J'ai toujours voulu écrire un roman. J'ai fait tant de tentatives. Un jour, par chance, je suis tombée sur un reportage de magazine qui parlait des bayous louisianais. L'auteur y évoquait les cyprès, les hérons, la mousse espagnole.
Intriguée, j'ai prolongé cette lecture par d'autres articles, puis des essais et des documentaires. J'ai découvert la richesse de l'histoire de la Louisiane, entre nations amérindiennes, colonisation par le royaume de France et cruauté de l'esclavage : tout un pan de notre histoire qui m'avait plus ou moins échappé. J'ai parcouru quelques romans, mais tous m'ont paru datés et souvent racistes. J'ai voulu proposer autre chose.
Il m'a fallu huit ans pour y arriver.
Huit ans pour apprendre à écrire un roman. Huit ans pour esquisser des personnages et les voir prendre vie sous ma main. J'ai produit sept versions de ce texte : la première était très longue, les suivantes plus resserrées – jusqu'au texte final, celui dont j'ai soigneusement pesé chaque mot et chaque image.
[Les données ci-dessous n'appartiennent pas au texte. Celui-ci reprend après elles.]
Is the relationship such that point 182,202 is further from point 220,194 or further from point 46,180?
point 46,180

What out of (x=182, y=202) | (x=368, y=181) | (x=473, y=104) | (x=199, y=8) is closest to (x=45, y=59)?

Celui dont je suis fière.
J'ai accordé une importance énorme à ma documentation. Écrire sur l'esclavage quand on est blanche, c'est difficile : on n'a pas vécu le racisme dans sa chair. J'ai donc tenu à consulter des sources primaires ou secondaires irréprochables… des auteurs et autrices qui ont connu la servitude (Frederick Douglass, Harriet Jacobs, Olaudah Equiano, Ellen et William Craft, Solomon Northup…) ou qui ont produit des essais ou des romans reconnus comme fiables.
Ça a été dur. Je n'ai jamais envisagé d'abandonner, mais j'ai souvent pleuré en me rendant compte que mon histoire ne tenait pas debout, que les trente pages récemment écrites ne servaient à rien, ou que je n'étais simplement pas à la hauteur de mon sujet.
Ça a pourtant été merveilleux. Toutes ces lectures, toutes ces rencontres en Louisiane et ailleurs, ces échanges avec Jean-Marie Laclavetine et Charlotte Milandri (responsable du diagnostic éditorial chez Les Mots) en lesquels j'ai trouvé des guides généreux et passionnants.
Et maintenant, le roman est là. Il est acheté, lu, commenté.
Je suis heureuse d’être allée jusqu’au bout.